21 May 2017

Possibly the most difficult beautiful lesson I'm learning

 What do we do when we come to the end? The end of hope.  When we realize that free will has gotten in the way of our dreams.  When there's no medical answer, our bodies won't  do what we want,  there is no pot of gold at the end of the rainbow. When you're single and you want to be married, when your child has decided to worship another god, when you want a child and your womb is empty.  When you're married but don't know how to live with the person next to you.

 I know what I've done. Looked for promises that I thought were contracts.  Taken ice cream when all I really wanted was cake. Numbed, stuffed, ignored, cried, begged,  pleaded, held my breath. Sometimes those things work.  Or they just work for a time. So I can take another breath and take another step  and face the next day.  I tried to settle and be happy with what I have and where I am.  There's a place for thankfulness,  but that message is for another day.

 I've been here a year now and I can tell you that it hasn't been all that I thought it would be. I still know it was the right thing to do and there are many things that have happened to me here that I've been for my health and my growth.   I can look back now and see that I had unrealistic expectations. Not that I knew they were unrealistic at the time which possibly means it hurts a little bit more.

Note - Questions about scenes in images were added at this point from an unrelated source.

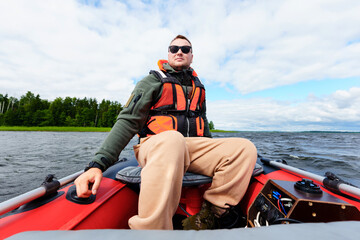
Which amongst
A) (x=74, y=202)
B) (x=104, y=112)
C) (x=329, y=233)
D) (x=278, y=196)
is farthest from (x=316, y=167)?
(x=104, y=112)

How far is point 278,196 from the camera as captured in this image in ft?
4.39

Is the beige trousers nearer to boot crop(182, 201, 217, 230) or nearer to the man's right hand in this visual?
boot crop(182, 201, 217, 230)

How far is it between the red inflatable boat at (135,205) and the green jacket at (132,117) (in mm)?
352

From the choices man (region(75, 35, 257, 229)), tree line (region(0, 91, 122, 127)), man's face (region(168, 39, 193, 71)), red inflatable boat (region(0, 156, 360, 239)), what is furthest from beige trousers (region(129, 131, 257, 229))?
tree line (region(0, 91, 122, 127))

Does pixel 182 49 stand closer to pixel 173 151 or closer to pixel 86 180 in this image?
pixel 173 151

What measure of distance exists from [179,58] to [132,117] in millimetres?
1002

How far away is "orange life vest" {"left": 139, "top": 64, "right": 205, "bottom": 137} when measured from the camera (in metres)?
1.86

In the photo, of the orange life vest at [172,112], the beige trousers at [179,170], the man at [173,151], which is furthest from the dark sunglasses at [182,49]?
the beige trousers at [179,170]

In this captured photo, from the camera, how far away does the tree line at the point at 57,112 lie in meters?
42.5

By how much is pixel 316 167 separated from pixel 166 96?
461 centimetres

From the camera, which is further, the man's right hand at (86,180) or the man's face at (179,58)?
the man's face at (179,58)

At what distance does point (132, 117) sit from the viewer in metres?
1.72

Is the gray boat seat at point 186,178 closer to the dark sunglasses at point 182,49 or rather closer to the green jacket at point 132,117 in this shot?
the green jacket at point 132,117

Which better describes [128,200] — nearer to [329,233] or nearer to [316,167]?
[329,233]
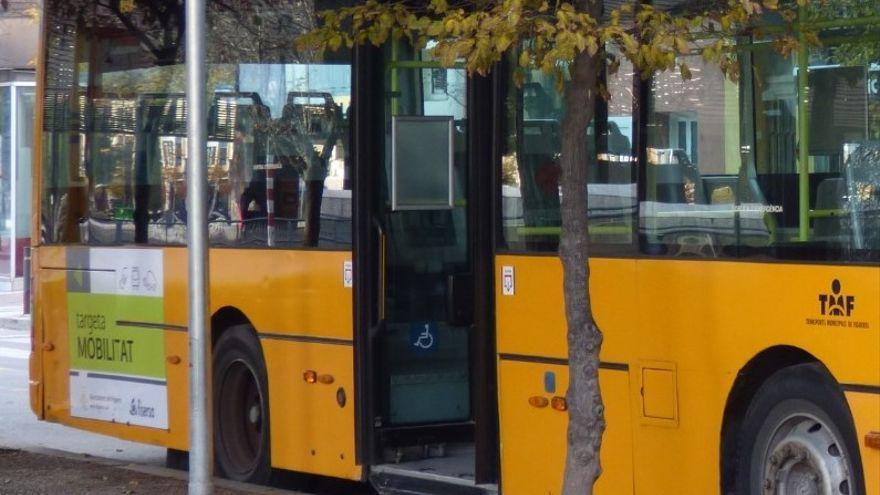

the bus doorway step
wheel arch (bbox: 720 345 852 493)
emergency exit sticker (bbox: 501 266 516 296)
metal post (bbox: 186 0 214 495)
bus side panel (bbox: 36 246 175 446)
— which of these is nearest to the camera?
wheel arch (bbox: 720 345 852 493)

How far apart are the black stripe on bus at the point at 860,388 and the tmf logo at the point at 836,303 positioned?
281 millimetres

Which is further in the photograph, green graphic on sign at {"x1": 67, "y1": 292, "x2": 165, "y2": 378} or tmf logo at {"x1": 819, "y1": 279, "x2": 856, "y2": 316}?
green graphic on sign at {"x1": 67, "y1": 292, "x2": 165, "y2": 378}

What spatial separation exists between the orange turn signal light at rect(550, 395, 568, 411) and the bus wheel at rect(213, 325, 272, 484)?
9.29 ft

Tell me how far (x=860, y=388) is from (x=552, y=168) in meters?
2.20

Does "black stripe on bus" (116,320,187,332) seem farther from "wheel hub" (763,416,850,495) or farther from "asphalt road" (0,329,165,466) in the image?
"wheel hub" (763,416,850,495)

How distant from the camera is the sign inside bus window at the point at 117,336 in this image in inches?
427

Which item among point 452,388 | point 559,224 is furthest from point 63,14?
point 559,224

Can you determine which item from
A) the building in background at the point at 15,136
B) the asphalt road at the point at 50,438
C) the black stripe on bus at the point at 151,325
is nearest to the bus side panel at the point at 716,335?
the black stripe on bus at the point at 151,325

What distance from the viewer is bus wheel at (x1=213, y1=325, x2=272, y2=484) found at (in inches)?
397

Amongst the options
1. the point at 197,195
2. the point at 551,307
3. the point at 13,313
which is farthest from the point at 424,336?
the point at 13,313

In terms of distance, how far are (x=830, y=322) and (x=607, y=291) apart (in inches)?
52.9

 So I come face-to-face. With God.

 How many times I've read the Bible and not taken the words seriously.  That somehow they didn't apply to me or that was just for that person or apostle.  And then it's kind of like hitting your shin on the table. Those words are real.

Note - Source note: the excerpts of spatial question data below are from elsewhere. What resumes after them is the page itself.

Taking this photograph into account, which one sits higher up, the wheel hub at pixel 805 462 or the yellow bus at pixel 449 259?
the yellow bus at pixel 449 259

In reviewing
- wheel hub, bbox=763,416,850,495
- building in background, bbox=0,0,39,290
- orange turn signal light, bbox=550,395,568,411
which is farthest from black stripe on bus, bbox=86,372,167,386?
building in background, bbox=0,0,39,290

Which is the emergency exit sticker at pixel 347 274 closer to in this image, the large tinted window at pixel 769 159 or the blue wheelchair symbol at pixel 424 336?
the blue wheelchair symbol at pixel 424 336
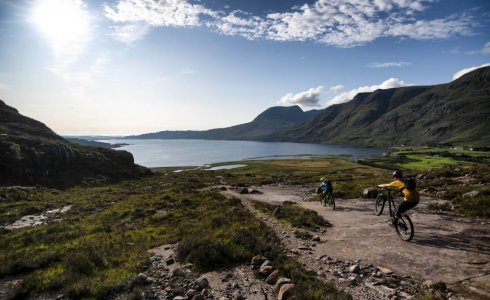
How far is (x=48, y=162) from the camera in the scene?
2894 inches

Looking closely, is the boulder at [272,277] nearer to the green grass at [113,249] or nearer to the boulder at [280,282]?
the boulder at [280,282]

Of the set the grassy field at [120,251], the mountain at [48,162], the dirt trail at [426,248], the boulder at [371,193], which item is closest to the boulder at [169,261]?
the grassy field at [120,251]

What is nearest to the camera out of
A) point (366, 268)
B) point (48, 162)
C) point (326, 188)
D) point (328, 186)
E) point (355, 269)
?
point (355, 269)

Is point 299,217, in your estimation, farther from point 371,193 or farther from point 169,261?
point 371,193

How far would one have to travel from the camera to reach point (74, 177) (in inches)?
2933

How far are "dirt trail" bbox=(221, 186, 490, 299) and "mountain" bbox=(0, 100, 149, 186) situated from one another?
2791 inches

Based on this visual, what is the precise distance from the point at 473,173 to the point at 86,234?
37383 mm

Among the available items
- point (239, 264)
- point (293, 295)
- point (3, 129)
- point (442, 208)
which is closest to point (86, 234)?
point (239, 264)

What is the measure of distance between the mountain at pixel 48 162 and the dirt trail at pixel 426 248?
70.9 m

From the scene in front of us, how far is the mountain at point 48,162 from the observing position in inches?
2571

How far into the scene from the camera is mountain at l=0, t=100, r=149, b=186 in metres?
65.3

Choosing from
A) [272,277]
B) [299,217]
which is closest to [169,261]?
[272,277]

 Jesus said, what is it to you what I do with him?

 Our God is a jealous God.

 For in this world you will have troubles.

 When you walk thru the shadow of the valley of death.

 And all of those who died not seen the  fulfillment of the promise.

 Christianity, the faith I basically believe in, many times tries to fill these places with things to do,  sometimes known as the three-step process, or sometimes as a formula. Find out what is missing in the formula and fill it in and it will work. I believe  that sometimes these methods or teachings or sermons come from the heart that wants to help. That's not a malicious intent.

 A wise woman said to me, we don't hope because of Christ, Christ is our hope.  Grammatically the difference looks so slight but in reality it is probably the biggest shift of our spiritual life that we face.  As much as my emotions rail against such there is something deep in my spirit that witnesses that this is the way, the life, and the truth.

 This is not the end of my story and I know there will be more to come. And it doesn't get easier with time. The choices get harder, the depths gets deeper  but from experience I can say the rewards are greater.

 So I don't have any more grandiose answers to  soothe the aches and pains of life. Things that are not changing, things that are  not turning out right, and the dreams don't come true.  But here are some words that I believe God means :

 Taste and see that the Lord is good.